Copy the material below word for word, keeping every line as it appears.

▶ Provided records:
============
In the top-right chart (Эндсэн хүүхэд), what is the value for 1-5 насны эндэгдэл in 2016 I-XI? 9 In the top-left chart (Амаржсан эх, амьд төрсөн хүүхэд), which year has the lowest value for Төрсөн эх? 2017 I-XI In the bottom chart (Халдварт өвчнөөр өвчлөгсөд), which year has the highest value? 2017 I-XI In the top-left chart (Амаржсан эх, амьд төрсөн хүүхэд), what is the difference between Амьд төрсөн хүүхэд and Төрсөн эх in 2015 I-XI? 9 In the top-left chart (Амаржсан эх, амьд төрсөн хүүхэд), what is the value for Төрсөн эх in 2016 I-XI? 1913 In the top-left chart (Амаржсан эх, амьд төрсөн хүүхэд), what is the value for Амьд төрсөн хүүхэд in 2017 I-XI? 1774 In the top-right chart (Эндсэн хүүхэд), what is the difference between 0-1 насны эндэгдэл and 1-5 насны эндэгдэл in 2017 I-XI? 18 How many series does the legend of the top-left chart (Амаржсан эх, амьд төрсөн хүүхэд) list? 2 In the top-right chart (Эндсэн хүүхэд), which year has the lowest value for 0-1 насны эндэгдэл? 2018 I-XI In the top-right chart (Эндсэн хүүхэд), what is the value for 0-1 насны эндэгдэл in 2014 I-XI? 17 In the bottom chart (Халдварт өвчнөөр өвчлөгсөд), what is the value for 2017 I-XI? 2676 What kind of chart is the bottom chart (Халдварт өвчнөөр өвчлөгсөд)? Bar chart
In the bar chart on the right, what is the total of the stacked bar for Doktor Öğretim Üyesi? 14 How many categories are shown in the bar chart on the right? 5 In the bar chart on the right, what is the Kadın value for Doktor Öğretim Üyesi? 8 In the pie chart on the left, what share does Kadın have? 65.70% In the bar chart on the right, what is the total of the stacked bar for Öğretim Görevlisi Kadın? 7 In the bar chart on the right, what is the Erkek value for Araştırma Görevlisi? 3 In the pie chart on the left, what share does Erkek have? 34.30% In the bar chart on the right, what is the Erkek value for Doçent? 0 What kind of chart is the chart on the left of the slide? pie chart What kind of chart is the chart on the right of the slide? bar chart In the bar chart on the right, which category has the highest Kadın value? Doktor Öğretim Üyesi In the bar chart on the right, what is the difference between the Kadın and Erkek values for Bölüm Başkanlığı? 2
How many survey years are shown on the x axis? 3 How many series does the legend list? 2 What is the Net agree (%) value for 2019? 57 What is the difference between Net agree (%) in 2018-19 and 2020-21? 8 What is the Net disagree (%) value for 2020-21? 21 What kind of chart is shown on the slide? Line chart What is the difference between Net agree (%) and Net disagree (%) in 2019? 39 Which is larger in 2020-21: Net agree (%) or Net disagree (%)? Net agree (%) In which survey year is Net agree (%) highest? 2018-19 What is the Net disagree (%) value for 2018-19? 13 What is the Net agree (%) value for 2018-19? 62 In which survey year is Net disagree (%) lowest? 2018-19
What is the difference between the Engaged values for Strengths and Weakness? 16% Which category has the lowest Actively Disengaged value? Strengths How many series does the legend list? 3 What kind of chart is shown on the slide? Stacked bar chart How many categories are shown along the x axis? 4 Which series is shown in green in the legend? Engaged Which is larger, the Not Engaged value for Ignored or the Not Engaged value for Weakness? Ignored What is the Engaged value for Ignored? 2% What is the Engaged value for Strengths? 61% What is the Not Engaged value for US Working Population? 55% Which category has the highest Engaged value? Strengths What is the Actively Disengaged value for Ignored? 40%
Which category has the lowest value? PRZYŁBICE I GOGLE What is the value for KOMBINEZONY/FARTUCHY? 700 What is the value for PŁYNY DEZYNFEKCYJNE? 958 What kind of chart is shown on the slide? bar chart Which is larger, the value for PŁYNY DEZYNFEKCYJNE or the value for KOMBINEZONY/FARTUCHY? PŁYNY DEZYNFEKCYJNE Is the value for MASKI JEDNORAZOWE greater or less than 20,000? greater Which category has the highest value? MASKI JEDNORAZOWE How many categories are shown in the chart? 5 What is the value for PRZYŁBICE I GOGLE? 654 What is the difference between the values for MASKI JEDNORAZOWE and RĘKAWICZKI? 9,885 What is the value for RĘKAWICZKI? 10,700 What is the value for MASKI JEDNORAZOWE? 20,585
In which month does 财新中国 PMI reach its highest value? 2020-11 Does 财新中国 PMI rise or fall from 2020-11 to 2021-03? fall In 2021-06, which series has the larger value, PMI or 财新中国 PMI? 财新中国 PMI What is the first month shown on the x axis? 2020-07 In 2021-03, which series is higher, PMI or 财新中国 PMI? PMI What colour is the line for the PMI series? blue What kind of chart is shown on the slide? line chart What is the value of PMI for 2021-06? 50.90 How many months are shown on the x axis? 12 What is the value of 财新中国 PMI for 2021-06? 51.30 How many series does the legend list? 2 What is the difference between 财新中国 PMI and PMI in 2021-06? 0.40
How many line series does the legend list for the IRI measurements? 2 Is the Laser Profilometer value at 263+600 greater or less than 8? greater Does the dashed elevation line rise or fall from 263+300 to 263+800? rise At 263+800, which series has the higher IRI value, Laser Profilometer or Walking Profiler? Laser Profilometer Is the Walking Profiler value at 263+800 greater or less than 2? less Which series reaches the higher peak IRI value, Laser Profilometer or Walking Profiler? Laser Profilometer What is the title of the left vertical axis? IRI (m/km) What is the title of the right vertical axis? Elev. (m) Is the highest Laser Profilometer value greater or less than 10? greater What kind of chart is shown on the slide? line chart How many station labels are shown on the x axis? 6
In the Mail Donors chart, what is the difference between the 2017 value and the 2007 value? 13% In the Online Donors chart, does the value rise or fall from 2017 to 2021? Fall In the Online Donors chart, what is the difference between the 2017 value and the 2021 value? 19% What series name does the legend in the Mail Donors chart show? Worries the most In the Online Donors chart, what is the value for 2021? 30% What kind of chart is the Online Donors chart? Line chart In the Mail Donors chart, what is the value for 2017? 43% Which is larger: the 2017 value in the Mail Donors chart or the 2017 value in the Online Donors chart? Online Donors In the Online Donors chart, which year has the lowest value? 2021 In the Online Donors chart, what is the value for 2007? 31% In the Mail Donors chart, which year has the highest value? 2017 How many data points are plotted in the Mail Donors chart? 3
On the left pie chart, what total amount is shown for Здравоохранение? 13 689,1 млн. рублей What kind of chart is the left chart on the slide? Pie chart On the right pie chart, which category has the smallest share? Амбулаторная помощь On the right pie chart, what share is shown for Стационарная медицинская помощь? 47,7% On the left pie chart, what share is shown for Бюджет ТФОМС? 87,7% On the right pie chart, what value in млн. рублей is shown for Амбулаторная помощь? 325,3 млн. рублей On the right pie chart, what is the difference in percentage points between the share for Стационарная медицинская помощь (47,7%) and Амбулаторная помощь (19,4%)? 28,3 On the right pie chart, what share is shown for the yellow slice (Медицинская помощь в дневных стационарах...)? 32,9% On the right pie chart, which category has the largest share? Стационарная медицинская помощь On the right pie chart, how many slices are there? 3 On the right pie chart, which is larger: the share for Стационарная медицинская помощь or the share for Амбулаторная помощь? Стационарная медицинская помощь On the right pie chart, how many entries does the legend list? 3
============
▶ Exercise solution:
In the top-right chart (Эндсэн хүүхэд), what is the value for 1-5 насны эндэгдэл in 2016 I-XI? 9 In the top-left chart (Амаржсан эх, амьд төрсөн хүүхэд), which year has the lowest value for Төрсөн эх? 2017 I-XI In the bottom chart (Халдварт өвчнөөр өвчлөгсөд), which year has the highest value? 2017 I-XI In the top-left chart (Амаржсан эх, амьд төрсөн хүүхэд), what is the difference between Амьд төрсөн хүүхэд and Төрсөн эх in 2015 I-XI? 9 In the top-left chart (Амаржсан эх, амьд төрсөн хүүхэд), what is the value for Төрсөн эх in 2016 I-XI? 1913 In the top-left chart (Амаржсан эх, амьд төрсөн хүүхэд), what is the value for Амьд төрсөн хүүхэд in 2017 I-XI? 1774 In the top-right chart (Эндсэн хүүхэд), what is the difference between 0-1 насны эндэгдэл and 1-5 насны эндэгдэл in 2017 I-XI? 18 How many series does the legend of the top-left chart (Амаржсан эх, амьд төрсөн хүүхэд) list? 2 In the top-right chart (Эндсэн хүүхэд), which year has the lowest value for 0-1 насны эндэгдэл? 2018 I-XI In the top-right chart (Эндсэн хүүхэд), what is the value for 0-1 насны эндэгдэл in 2014 I-XI? 17 In the bottom chart (Халдварт өвчнөөр өвчлөгсөд), what is the value for 2017 I-XI? 2676 What kind of chart is the bottom chart (Халдварт өвчнөөр өвчлөгсөд)? Bar chart
In the bar chart on the right, what is the total of the stacked bar for Doktor Öğretim Üyesi? 14 How many categories are shown in the bar chart on the right? 5 In the bar chart on the right, what is the Kadın value for Doktor Öğretim Üyesi? 8 In the pie chart on the left, what share does Kadın have? 65.70% In the bar chart on the right, what is the total of the stacked bar for Öğretim Görevlisi Kadın? 7 In the bar chart on the right, what is the Erkek value for Araştırma Görevlisi? 3 In the pie chart on the left, what share does Erkek have? 34.30% In the bar chart on the right, what is the Erkek value for Doçent? 0 What kind of chart is the chart on the left of the slide? pie chart What kind of chart is the chart on the right of the slide? bar chart In the bar chart on the right, which category has the highest Kadın value? Doktor Öğretim Üyesi In the bar chart on the right, what is the difference between the Kadın and Erkek values for Bölüm Başkanlığı? 2
How many survey years are shown on the x axis? 3 How many series does the legend list? 2 What is the Net agree (%) value for 2019? 57 What is the difference between Net agree (%) in 2018-19 and 2020-21? 8 What is the Net disagree (%) value for 2020-21? 21 What kind of chart is shown on the slide? Line chart What is the difference between Net agree (%) and Net disagree (%) in 2019? 39 Which is larger in 2020-21: Net agree (%) or Net disagree (%)? Net agree (%) In which survey year is Net agree (%) highest? 2018-19 What is the Net disagree (%) value for 2018-19? 13 What is the Net agree (%) value for 2018-19? 62 In which survey year is Net disagree (%) lowest? 2018-19
What is the difference between the Engaged values for Strengths and Weakness? 16% Which category has the lowest Actively Disengaged value? Strengths How many series does the legend list? 3 What kind of chart is shown on the slide? Stacked bar chart How many categories are shown along the x axis? 4 Which series is shown in green in the legend? Engaged Which is larger, the Not Engaged value for Ignored or the Not Engaged value for Weakness? Ignored What is the Engaged value for Ignored? 2% What is the Engaged value for Strengths? 61% What is the Not Engaged value for US Working Population? 55% Which category has the highest Engaged value? Strengths What is the Actively Disengaged value for Ignored? 40%
Which category has the lowest value? PRZYŁBICE I GOGLE What is the value for KOMBINEZONY/FARTUCHY? 700 What is the value for PŁYNY DEZYNFEKCYJNE? 958 What kind of chart is shown on the slide? bar chart Which is larger, the value for PŁYNY DEZYNFEKCYJNE or the value for KOMBINEZONY/FARTUCHY? PŁYNY DEZYNFEKCYJNE Is the value for MASKI JEDNORAZOWE greater or less than 20,000? greater Which category has the highest value? MASKI JEDNORAZOWE How many categories are shown in the chart? 5 What is the value for PRZYŁBICE I GOGLE? 654 What is the difference between the values for MASKI JEDNORAZOWE and RĘKAWICZKI? 9,885 What is the value for RĘKAWICZKI? 10,700 What is the value for MASKI JEDNORAZOWE? 20,585
In which month does 财新中国 PMI reach its highest value? 2020-11 Does 财新中国 PMI rise or fall from 2020-11 to 2021-03? fall In 2021-06, which series has the larger value, PMI or 财新中国 PMI? 财新中国 PMI What is the first month shown on the x axis? 2020-07 In 2021-03, which series is higher, PMI or 财新中国 PMI? PMI What colour is the line for the PMI series? blue What kind of chart is shown on the slide? line chart What is the value of PMI for 2021-06? 50.90 How many months are shown on the x axis? 12 What is the value of 财新中国 PMI for 2021-06? 51.30 How many series does the legend list? 2 What is the difference between 财新中国 PMI and PMI in 2021-06? 0.40
How many line series does the legend list for the IRI measurements? 2 Is the Laser Profilometer value at 263+600 greater or less than 8? greater Does the dashed elevation line rise or fall from 263+300 to 263+800? rise At 263+800, which series has the higher IRI value, Laser Profilometer or Walking Profiler? Laser Profilometer Is the Walking Profiler value at 263+800 greater or less than 2? less Which series reaches the higher peak IRI value, Laser Profilometer or Walking Profiler? Laser Profilometer What is the title of the left vertical axis? IRI (m/km) What is the title of the right vertical axis? Elev. (m) Is the highest Laser Profilometer value greater or less than 10? greater What kind of chart is shown on the slide? line chart How many station labels are shown on the x axis? 6
In the Mail Donors chart, what is the difference between the 2017 value and the 2007 value? 13% In the Online Donors chart, does the value rise or fall from 2017 to 2021? Fall In the Online Donors chart, what is the difference between the 2017 value and the 2021 value? 19% What series name does the legend in the Mail Donors chart show? Worries the most In the Online Donors chart, what is the value for 2021? 30% What kind of chart is the Online Donors chart? Line chart In the Mail Donors chart, what is the value for 2017? 43% Which is larger: the 2017 value in the Mail Donors chart or the 2017 value in the Online Donors chart? Online Donors In the Online Donors chart, which year has the lowest value? 2021 In the Online Donors chart, what is the value for 2007? 31% In the Mail Donors chart, which year has the highest value? 2017 How many data points are plotted in the Mail Donors chart? 3
On the left pie chart, what total amount is shown for Здравоохранение? 13 689,1 млн. рублей What kind of chart is the left chart on the slide? Pie chart On the right pie chart, which category has the smallest share? Амбулаторная помощь On the right pie chart, what share is shown for Стационарная медицинская помощь? 47,7% On the left pie chart, what share is shown for Бюджет ТФОМС? 87,7% On the right pie chart, what value in млн. рублей is shown for Амбулаторная помощь? 325,3 млн. рублей On the right pie chart, what is the difference in percentage points between the share for Стационарная медицинская помощь (47,7%) and Амбулаторная помощь (19,4%)? 28,3 On the right pie chart, what share is shown for the yellow slice (Медицинская помощь в дневных стационарах...)? 32,9% On the right pie chart, which category has the largest share? Стационарная медицинская помощь On the right pie chart, how many slices are there? 3 On the right pie chart, which is larger: the share for Стационарная медицинская помощь or the share for Амбулаторная помощь? Стационарная медицинская помощь On the right pie chart, how many entries does the legend list? 3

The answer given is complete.